Record Review - 2 August 29 2001

The most surprising thing about Seven Mary Three's fourth album is that it's been released at all. You'd have thought that after a trio of fruitless stabs at the mainstream, this previously platinum-selling quartet would realize there's little place for them as post-grunge, sub-Collective Soul clones with a handful of memorable songs. But they've learned from headliner Matchbox Twenty that a few hummable melodies latched onto simplistic riffs and sung by a hunky passion-soaked singer is enough to sell some albums and even land you soundtrack placement on this summer's teen flick Crazy/Beautiful.

Like "CHiPs" — the '70s cop show from which they nicked their awkward name — SM3 is likeable but ingratiatingly empty entertainment; fine for temporary pulse-raising, but leaving no lasting impression.

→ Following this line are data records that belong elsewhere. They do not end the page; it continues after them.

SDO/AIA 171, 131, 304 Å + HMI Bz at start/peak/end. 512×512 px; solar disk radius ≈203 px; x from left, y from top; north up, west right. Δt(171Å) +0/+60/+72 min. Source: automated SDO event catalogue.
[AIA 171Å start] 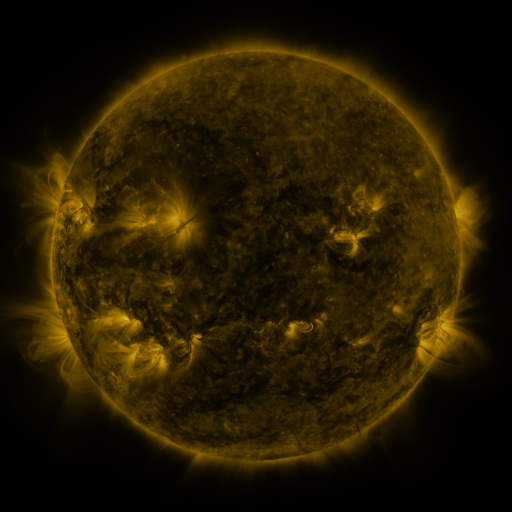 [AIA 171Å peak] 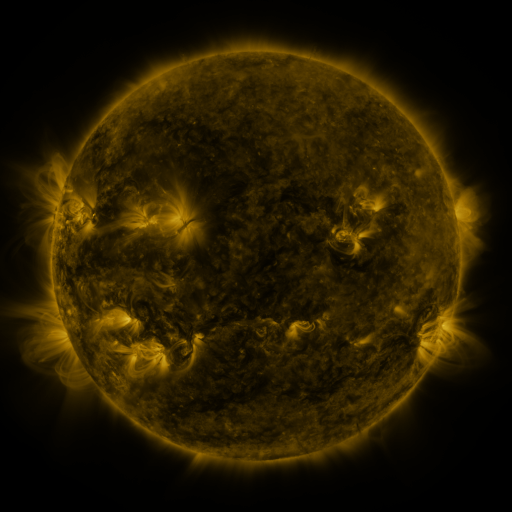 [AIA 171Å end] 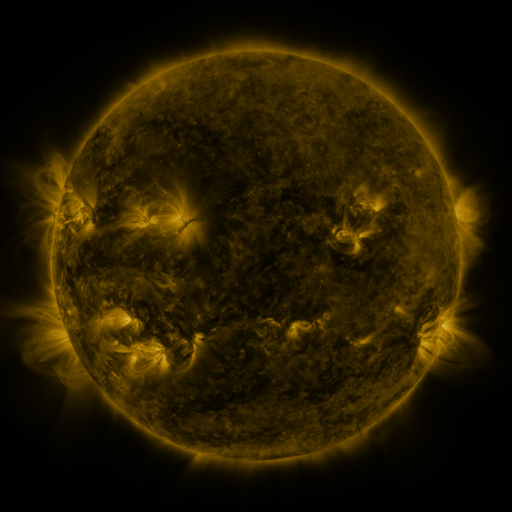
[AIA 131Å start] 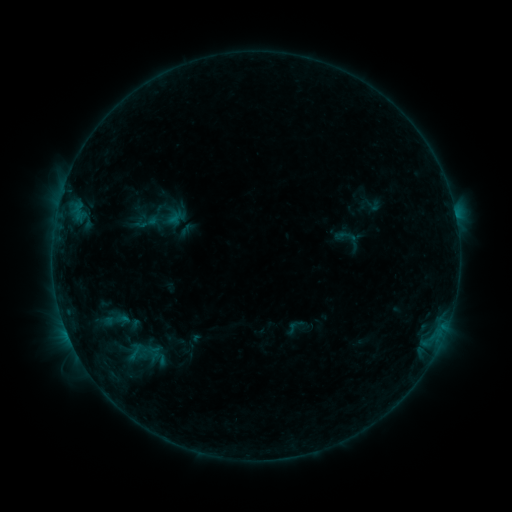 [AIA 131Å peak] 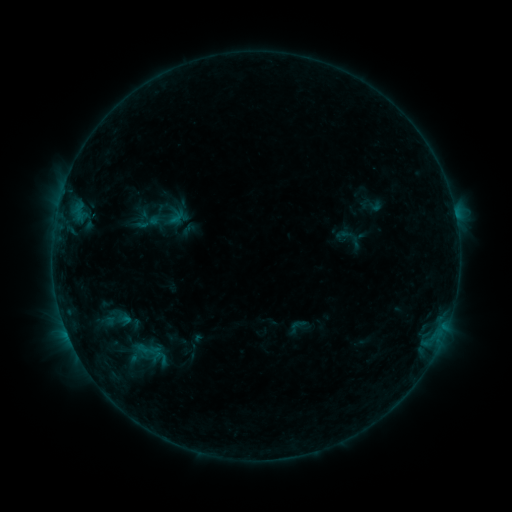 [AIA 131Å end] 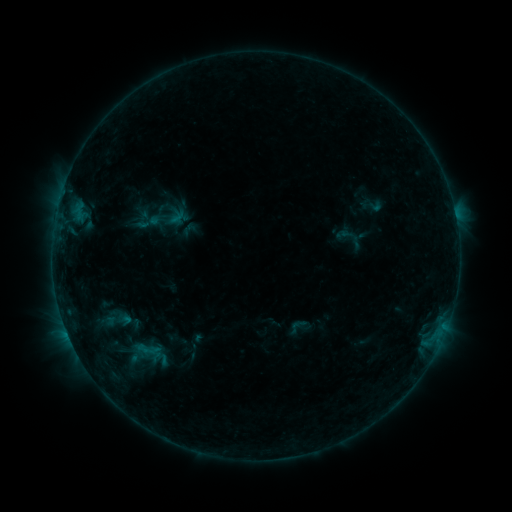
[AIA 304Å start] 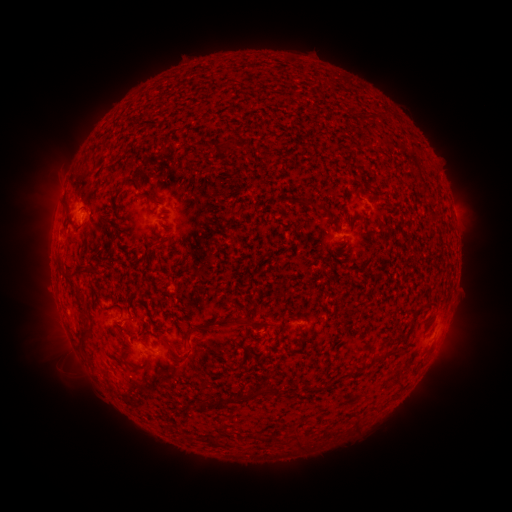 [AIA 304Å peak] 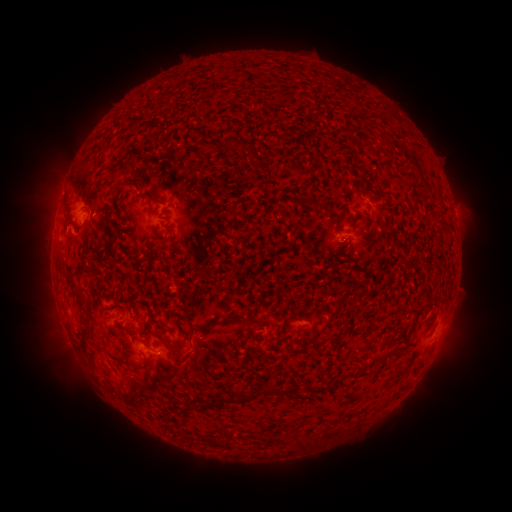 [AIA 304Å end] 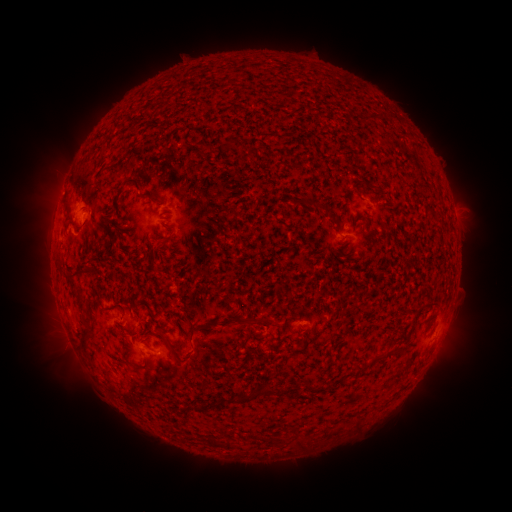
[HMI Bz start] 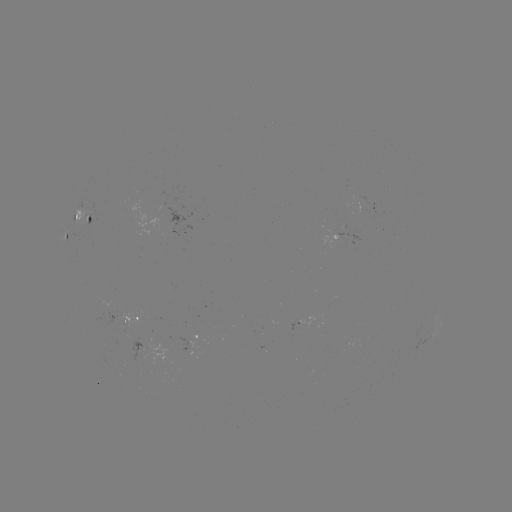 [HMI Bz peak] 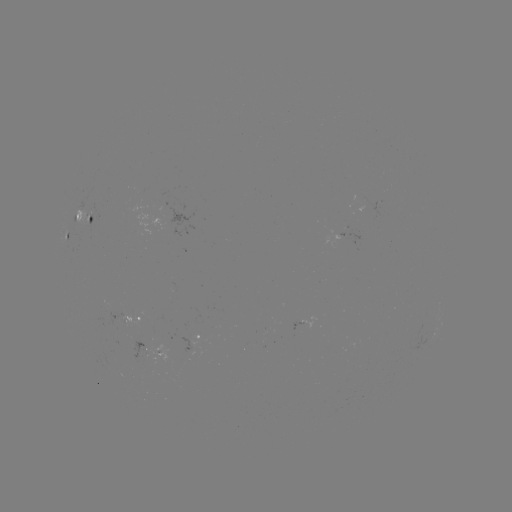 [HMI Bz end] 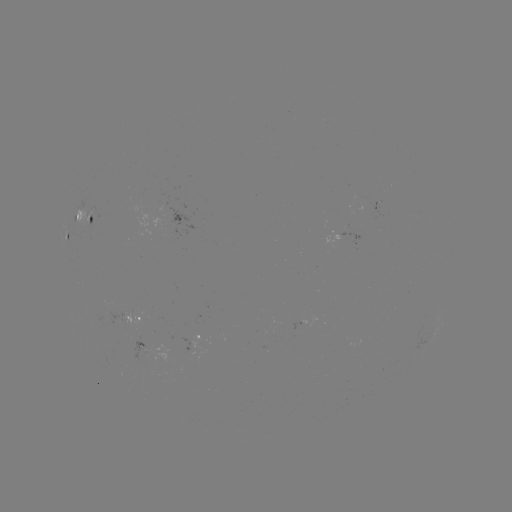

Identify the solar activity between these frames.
emerging-flux region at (142, 348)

Guitars grind, lead singer Jason Ross emotes, the songs grovel to an acceptable level of excitement in a Vertical Horizon way, but after it's over you'll feel emptier than after that Chinese dinner you wolfed down a few hours ago.

More insidious than a blatantly bad album, The Economy of Sound is a sense-dulling attempt at significance by a group whose 15 seconds of fame have elapsed faster than Eric Estrada's smarmy info-mercials.

Seven Mary Three play HiFi Buys Amphitheater Fri., Aug. 31.??